Re-enacting the Trojan War
Thomas, at the beginning of the week, came up with the idea of reenacting the Trojan horse part of the Trojan war. Unfortunately we couldn’t think of anything we owned that could represent the horse. Ideas started flying about what we could use, and this is what they came up with:
Yes, it’s a Trojan Elephant! We wondered if there would have been elephants in Turkey, we did a bit of research and found that remains of elephants have been found dating back to 100BC, when they became extinct. Regardless, we decided to go ahead.
At the same time as Thomas was organising the Trojan elephant, Lillie, our resident chef, took Abigail into the kitchen to make an elephant cake as a treat after the showing. Actually the cake was eaten way before the reenactment, and was delicious!
Thomas designed the elephant to hold men and to move on wheels. Charlotte, our natural writer, wrote the play of the Trojan Elephant which her brother and sister helped her to put on:
Testing their Comprehension
I had a comprehension exercise for them to do, which we all went through orally. This was a good move, as T10, who hates writing, was able to participate thoroughly instead of thinking of the quickest way of putting his answers to reduce the writing! They all agreed this was a great way of learning:
Charlotte really enjoys writing. With this in mind, I set the children a writing task to pretend they were one of the soldiers in the Trojan Horse and describe what they were thinking.
Here is Charlotte’s paragraph:
I felt a strange shiver down my spine; we were on our way to Troy. The shiver could have be down to the nervous excitement that was locked within me. As we rumbled to a stop just outside Troy, my stomach twisted into a knot and my heart skipped a beat. The sweat from the soldier next to me mingled with mine. I was impatient, ready to kill anything in my path. The tough leather armour that I wore, hardened by battle, made me hot, sticky and ever so stuffy. I was panting, gasping for air. I squinted and looked on the other side of the hollow horse we were in. The men passed around water, but that was a long way from me.
‘Rumble, rumble!’ We were on the move again, this time into Troy.
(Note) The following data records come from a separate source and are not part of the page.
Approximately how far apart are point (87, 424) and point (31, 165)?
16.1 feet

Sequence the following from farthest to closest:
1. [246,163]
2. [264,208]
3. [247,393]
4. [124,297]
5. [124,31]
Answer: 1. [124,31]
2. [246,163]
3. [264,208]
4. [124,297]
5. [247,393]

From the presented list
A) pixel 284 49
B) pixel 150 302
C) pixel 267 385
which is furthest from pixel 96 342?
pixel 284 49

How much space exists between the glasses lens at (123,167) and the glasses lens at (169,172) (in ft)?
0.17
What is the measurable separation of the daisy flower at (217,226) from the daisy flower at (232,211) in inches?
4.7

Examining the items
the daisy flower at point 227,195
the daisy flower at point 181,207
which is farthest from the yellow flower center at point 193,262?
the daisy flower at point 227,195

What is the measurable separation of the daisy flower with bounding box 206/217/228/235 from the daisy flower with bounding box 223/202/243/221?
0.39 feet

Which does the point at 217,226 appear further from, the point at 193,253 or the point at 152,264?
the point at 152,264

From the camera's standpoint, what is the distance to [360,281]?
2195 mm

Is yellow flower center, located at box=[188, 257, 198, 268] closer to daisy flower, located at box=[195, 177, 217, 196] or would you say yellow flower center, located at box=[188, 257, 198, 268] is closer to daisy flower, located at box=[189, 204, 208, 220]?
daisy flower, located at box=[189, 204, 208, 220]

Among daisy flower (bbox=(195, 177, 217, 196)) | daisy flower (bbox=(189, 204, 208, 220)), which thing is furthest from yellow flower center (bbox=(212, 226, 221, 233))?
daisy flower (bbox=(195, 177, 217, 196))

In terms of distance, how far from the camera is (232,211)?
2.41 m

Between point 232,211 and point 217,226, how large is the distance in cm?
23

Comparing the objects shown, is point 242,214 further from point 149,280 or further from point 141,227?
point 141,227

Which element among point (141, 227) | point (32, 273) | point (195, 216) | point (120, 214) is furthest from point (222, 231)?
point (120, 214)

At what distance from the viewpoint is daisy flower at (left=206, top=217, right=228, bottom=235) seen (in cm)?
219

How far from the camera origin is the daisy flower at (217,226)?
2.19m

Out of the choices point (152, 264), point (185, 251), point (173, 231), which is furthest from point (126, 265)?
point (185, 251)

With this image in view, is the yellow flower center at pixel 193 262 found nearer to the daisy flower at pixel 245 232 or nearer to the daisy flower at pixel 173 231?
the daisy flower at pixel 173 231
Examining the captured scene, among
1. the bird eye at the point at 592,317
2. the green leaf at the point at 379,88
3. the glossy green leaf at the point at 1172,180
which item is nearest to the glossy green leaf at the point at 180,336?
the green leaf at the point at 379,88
We stopped. I fidgeted with anticipation. Silence. Suddenly, with a mighty thud, the latch door opened and I went to meet my victory!
I LOVE reading Charlotte’s work because her imagination never fails to put a smile on my face!
Our Homemade Trojan Horse Game
Last but not least our fun project: the board game (we haven’t thought of a name yet!). I’ll do a full post on it next week but here is a peek preview, Trojan horse and all!.
Family Night Video
Last but by no means least, we all watched some of In Search of the Trojan War. Michael Wood digs deep (excuse the pun!) into the historical and mythological past of the legendary City of Troy and the Mycenaean Age in which it sits. I can’t recommend this enough. It is undeniably fascinating to watch Wood oscillate between Schliemann, Homer’s epics, and much more to discover if the Trojan War ever happened. But does he find his answer? Maybe not definitively, but my goodness me, the journey is well worth the watch!
I hope you enjoyed reading about our Trojan War Homeschool Lesson as much as we enjoyed partaking in it.